We use Nominatim to geocode structured addresses of incorporation of legal entities from the EGRUL. There may be errors in the original addresses that prevent us from geocoding firms to a particular house. Gazprom, for instance, is geocoded up to a house level in 2014 and 2021-2023, but only at street level for 2015-2020 due to improper handling of the house number by Nominatim. In that case we have fallen back to street-level geocoding. Additionally, streets in different districts of one city may share identical names. We have ignored those problems in our geocoding and invite your submissions. Finally, address of incorporation may not correspond with plant locations. For instance, Rosneft has 62 field offices in addition to the central office in Moscow. We ignore the location of such offices in our geocoding, but subsidiaries set up as separate legal entities are still geocoded.
Why is the data for firm X different from https://bo.nalog.ru/?
Many firms submit correcting statements after the initial filing. While we have downloaded the data way past the April 1, 2025 deadline for 2024 filings, firms may have kept submitting the correcting statements. We will capture them in the future releases.

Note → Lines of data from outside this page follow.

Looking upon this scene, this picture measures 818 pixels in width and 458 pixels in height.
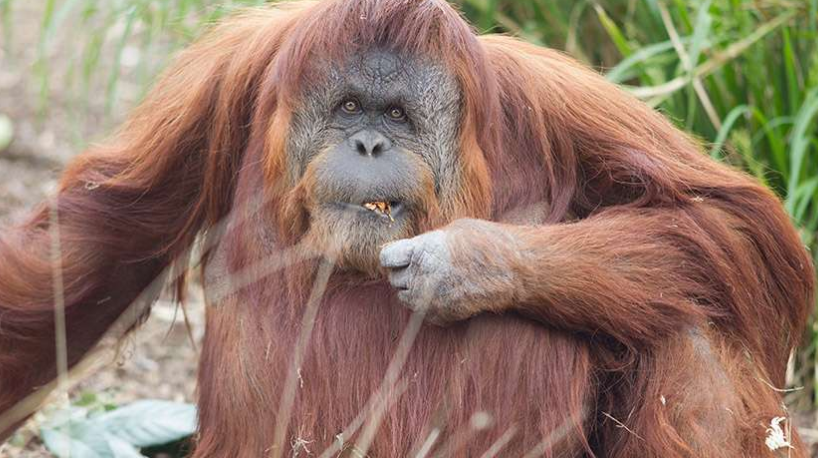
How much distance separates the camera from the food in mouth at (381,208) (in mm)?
2809

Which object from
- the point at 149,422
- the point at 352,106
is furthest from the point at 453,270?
the point at 149,422

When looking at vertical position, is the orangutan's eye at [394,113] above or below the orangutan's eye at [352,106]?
below

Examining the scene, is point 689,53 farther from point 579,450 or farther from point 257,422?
Answer: point 257,422

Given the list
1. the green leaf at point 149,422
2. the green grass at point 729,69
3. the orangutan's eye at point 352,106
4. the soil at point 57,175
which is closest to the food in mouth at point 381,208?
the orangutan's eye at point 352,106

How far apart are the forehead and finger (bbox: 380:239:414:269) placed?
331 millimetres

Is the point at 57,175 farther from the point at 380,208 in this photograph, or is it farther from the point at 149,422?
the point at 380,208

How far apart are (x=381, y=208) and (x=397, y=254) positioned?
0.46 feet

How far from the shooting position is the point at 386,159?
2797 mm

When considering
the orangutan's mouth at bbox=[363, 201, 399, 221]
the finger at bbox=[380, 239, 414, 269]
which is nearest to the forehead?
the orangutan's mouth at bbox=[363, 201, 399, 221]

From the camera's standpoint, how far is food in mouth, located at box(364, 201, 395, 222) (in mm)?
2809

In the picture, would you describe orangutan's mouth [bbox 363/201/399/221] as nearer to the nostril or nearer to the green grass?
the nostril

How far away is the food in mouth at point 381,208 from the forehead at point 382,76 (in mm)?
227

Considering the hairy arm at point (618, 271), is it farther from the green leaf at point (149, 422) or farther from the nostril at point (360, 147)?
the green leaf at point (149, 422)

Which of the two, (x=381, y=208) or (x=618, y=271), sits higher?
(x=381, y=208)
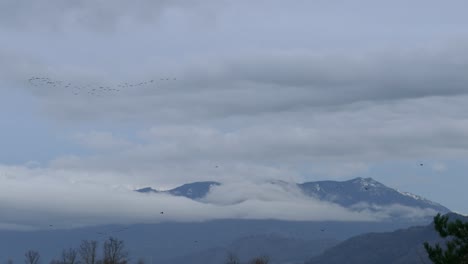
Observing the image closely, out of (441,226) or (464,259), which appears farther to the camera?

We provide the source data as is, with minimal changes. Consider a relatively unknown LLC Banknota. It reported 3.7 trillion rubles in revenue in 2023, or 2% of Russia's GDP. This is obviously an outlier firm with unrealistic financials. We have manually reviewed the data and flagged such firms for user consideration (variable outlier
), keeping the source data intact.
We should stress that we provide unconsolidated financial statements filed according to the Russian accounting standards, meaning that it would be wrong to infer financials for corporate groups with this data. Gazprom, for instance, had over 800 affiliated entities and to study this corporate group in its entirety it is not enough to consider financials of the parent company.
The data is provided in Apache Parquet format. This is a structured, column-oriented, compressed binary format allowing for conditional subsetting of columns and rows. In other words, you can easily query financials of companies of interest, keeping only variables of interest in memory, greatly reducing data footprint.

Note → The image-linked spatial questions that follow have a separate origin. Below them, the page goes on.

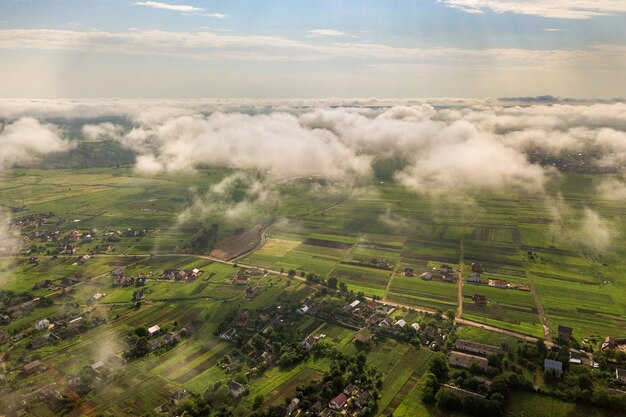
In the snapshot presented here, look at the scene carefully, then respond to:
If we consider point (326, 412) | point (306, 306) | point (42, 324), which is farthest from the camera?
point (306, 306)

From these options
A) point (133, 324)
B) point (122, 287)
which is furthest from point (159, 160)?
point (133, 324)

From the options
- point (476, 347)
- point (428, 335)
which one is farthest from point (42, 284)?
point (476, 347)

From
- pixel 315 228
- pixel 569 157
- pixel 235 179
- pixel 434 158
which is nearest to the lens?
pixel 315 228

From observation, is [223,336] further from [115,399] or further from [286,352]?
[115,399]

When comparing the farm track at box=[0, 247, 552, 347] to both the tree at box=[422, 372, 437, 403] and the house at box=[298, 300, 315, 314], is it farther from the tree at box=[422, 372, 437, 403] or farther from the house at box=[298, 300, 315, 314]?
the tree at box=[422, 372, 437, 403]

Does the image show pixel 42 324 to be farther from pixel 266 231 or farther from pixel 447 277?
pixel 447 277

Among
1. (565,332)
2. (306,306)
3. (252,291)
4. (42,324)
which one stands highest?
(565,332)
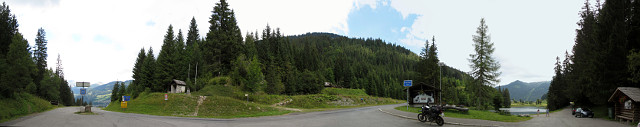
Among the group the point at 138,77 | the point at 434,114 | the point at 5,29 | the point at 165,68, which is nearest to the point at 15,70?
the point at 5,29

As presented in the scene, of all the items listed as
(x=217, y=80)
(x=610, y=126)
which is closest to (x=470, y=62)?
(x=610, y=126)

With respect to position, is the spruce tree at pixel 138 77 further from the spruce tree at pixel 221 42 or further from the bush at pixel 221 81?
Answer: the bush at pixel 221 81

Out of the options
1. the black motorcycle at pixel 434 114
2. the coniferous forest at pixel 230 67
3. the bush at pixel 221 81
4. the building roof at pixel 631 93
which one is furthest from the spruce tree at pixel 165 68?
the building roof at pixel 631 93

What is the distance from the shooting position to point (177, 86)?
47719mm

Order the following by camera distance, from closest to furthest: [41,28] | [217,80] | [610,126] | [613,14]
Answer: [610,126]
[613,14]
[217,80]
[41,28]

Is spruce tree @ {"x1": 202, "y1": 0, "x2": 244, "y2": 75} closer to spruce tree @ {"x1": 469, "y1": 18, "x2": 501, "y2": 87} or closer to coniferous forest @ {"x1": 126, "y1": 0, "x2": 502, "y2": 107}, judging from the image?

The below figure explains how we constructed the data set. An annotated Makefile
documents the process (with renv
taking care of creating virtual R environment with packages required for this project). Please be aware that in order to replicate it one has to have an access to the fee-based API of the Federal Tax Service of the Russian Federation, and also be in possession of the panels of all active organizations and their classification code, and geocoded addresses. We built them outside of this project from the official sources — the Uniform State Register of Legal Entities (EGRUL) and Rosstat's Statistical Register of Economic Entities — and do not provide here.
├── aux
│ └── descriptive_names_dict.csv
├── code
│ ├── 1_financials
│ │ ├── 1a_collect_rosstat_data.R
│ │ ├── 1b_build_rosstat_panel.R
│ │ ├── 2a_collect_fns_xmls_ids.R
│ │ ├── 2b_collect_fns_xmls.R
│ │ ├── 2c_parse_fns_xmls.R
│ │ ├── 2d_build_fns_panel.R
│ │ ├── 3_build_filing_panel.R
│ │ ├── 4_combine_rosstat_fns_panels.R
│ │ ├── 5_build_articulation_panel.R
│ │ ├── 6_adjust_values.R
│ │ └── helpers
│ │ ├── check_articulation_functions.R
│ │ ├── lines_tags_dict.R
│ │ └── parsing_functions.R
│ └── 2_geocoding
│ ├── 1_set_up_nominatim_server.sh
│ ├── 2_export_addresses.r
│ ├── 3_query_nominatim.r
│ ├── 4_create_final_mapping.r
│ └── 5_join_results_to_financials.R
├── use_cases
│ ├── external_data
│ │ └── VVP_god_s_1995-2024.xlsx
│ ├── interest_payments.md
│ ├── interest_payments.Rmd
│ ├── spatialization.md
│ ├── spatialization.Rmd
│ ├── tfp.md
│ └── tfp.Rmd
├── figures
│ ├── dataset_construction.png
│ ├── filing_by_month.png
│ ├── interest_figure2-1.png
│ ├── interest_figure3-1.png
│ ├── interest_figure3alt-1.png
│ ├── kommersant_logo_upscaled.png
│ ├── kz_table_1.png
│ ├── mogilyat_figure2.png
│ ├── mogilyat_figure3.png
│ ├── rbc_logo_upscaled.png
│ ├── spatialization_gardenring-1.png
│ ├── spatialization_moscow-1.png
│ ├── spatialization_moscowkummu-1.png
│ ├── spatialization_spb-1.png
│ ├── spatialization_spbcentre-1.png
│ ├── whats_new_2.0.0_filing.png
│ └── whats_new_2.0.0_geocoding.png
├── renv
│ └── activate.R
├── renv.lock
├── AUTHORS
├── CITATION.cff
├── LICENCE
├── Makefile
└── README.md
Version (SemVer): 2.0.3
.
We intend to update the RFSD annualy as the data becomes available, in other words when most of the firms have their statements filed with the Federal Tax Service. The official deadline for filing of previous year statements is April, 1. However, every year a portion of firms either fails to meet the deadline or submits corrections afterwards. As the figure below shows, filing continues up to the very end of the year but after the end of April this stream quickly thins out. Nevertheless, there is obviously a trade-off between minimization of data completeness and version availability. We find it a reasonable compromise to query new data in early June, since on average by the end of May 96.7% statements are already filed, including 86.4% of all the correcting filings. We plan to update RFSD annualy in late July — early August.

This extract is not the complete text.